The UK Civil Aviation Authority launched an enforcement action against Ryanair on Wednesday, following the airline’s failure to pay compensation to passengers under European Commission Regulation 261/2004 for flight disruptions resulting from pilot strikes over the summer.
Ryanair passengers have issued claims for compensation directly to the airline, but the airline rejected them, said the CAA in a statement. Passengers can and have, as allowed by UK law, escalate their complaints to AviationADR, a body approved by the CAA to provide alternative dispute resolution for passenger complaints.
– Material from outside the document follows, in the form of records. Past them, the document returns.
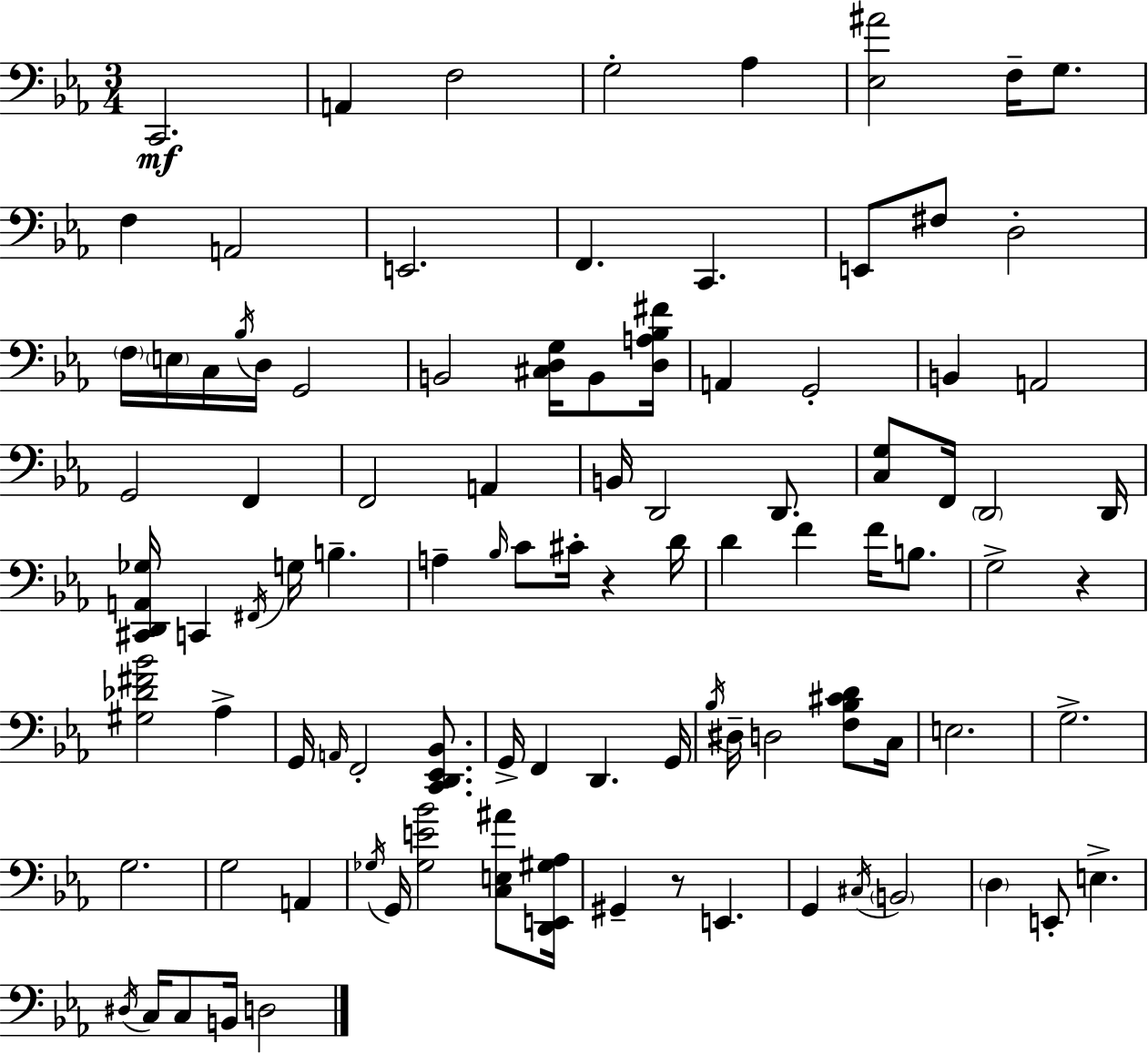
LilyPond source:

{
  \clef bass
  \numericTimeSignature
  \time 3/4
  \key c \minor
  c,2.\mf | a,4 f2 | g2-. aes4 | <ees ais'>2 f16-- g8. | \break f4 a,2 | e,2. | f,4. c,4. | e,8 fis8 d2-. | \break \parenthesize f16 \parenthesize e16 c16 \acciaccatura { bes16 } d16 g,2 | b,2 <cis d g>16 b,8 | <d a bes fis'>16 a,4 g,2-. | b,4 a,2 | \break g,2 f,4 | f,2 a,4 | b,16 d,2 d,8. | <c g>8 f,16 \parenthesize d,2 | \break d,16 <cis, d, a, ges>16 c,4 \acciaccatura { fis,16 } g16 b4.-- | a4-- \grace { bes16 } c'8 cis'16-. r4 | d'16 d'4 f'4 f'16 | b8. g2-> r4 | \break <gis des' fis' bes'>2 aes4-> | g,16 \grace { a,16 } f,2-. | <c, d, ees, bes,>8. g,16-> f,4 d,4. | g,16 \acciaccatura { bes16 } dis16-- d2 | \break <f bes cis' d'>8 c16 e2. | g2.-> | g2. | g2 | \break a,4 \acciaccatura { ges16 } g,16 <ges e' bes'>2 | <c e ais'>8 <d, e, gis aes>16 gis,4-- r8 | e,4. g,4 \acciaccatura { cis16 } \parenthesize b,2 | \parenthesize d4 e,8-. | \break e4.-> \acciaccatura { dis16 } c16 c8 b,16 | d2 \bar "|."
}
Ryanair has since informed the CAA that it has ended its agreement with AviationADR. As the CAA said at the time of the industrial action, the strikes did not amount to “extraordinary circumstances” and therefore weren’t exempt from passenger compensation rules.
As a result of Ryanair’s action, passengers with an existing claim will now have to await the outcome of the CAA’s enforcement action.
For its part, Ryanair points to rulings in three European countries that strikes at airlines based there did, in fact, constitute extraordinary circumstances. “Courts in Germany, Spain, and Italy have already ruled that strikes are an “extraordinary circumstance” and EU261 compensation does not apply,” said Ryanair in a statement to AIN. “We expect the UK CAA and courts will follow this precedent.”
Ryanair also cited a research note from Irish investment banking firm Goodbody highlighting those rulings. “We note the Barcelona Court decision in October, which noted no compensation is due to customers whose flights are canceled due to an internal strike,” said Goodbody. “Similarly, in the past, Lufthansa [was] not obliged to pay EU261 allowances when pilots [struck] for 15 days. Further to the UK CAA action against Ryanair, we note no action was taken against British Airways during its staff strikes last year."
However, Goodbody also noted that the UK enforcement action would overshadow the positive development on Tuesday regarding a new agreement reached between Ryanair and the VC pilots union in Germany. The sides expect to sign a four-year labor agreement by the end of March, until which time the pilots have agreed not to strike.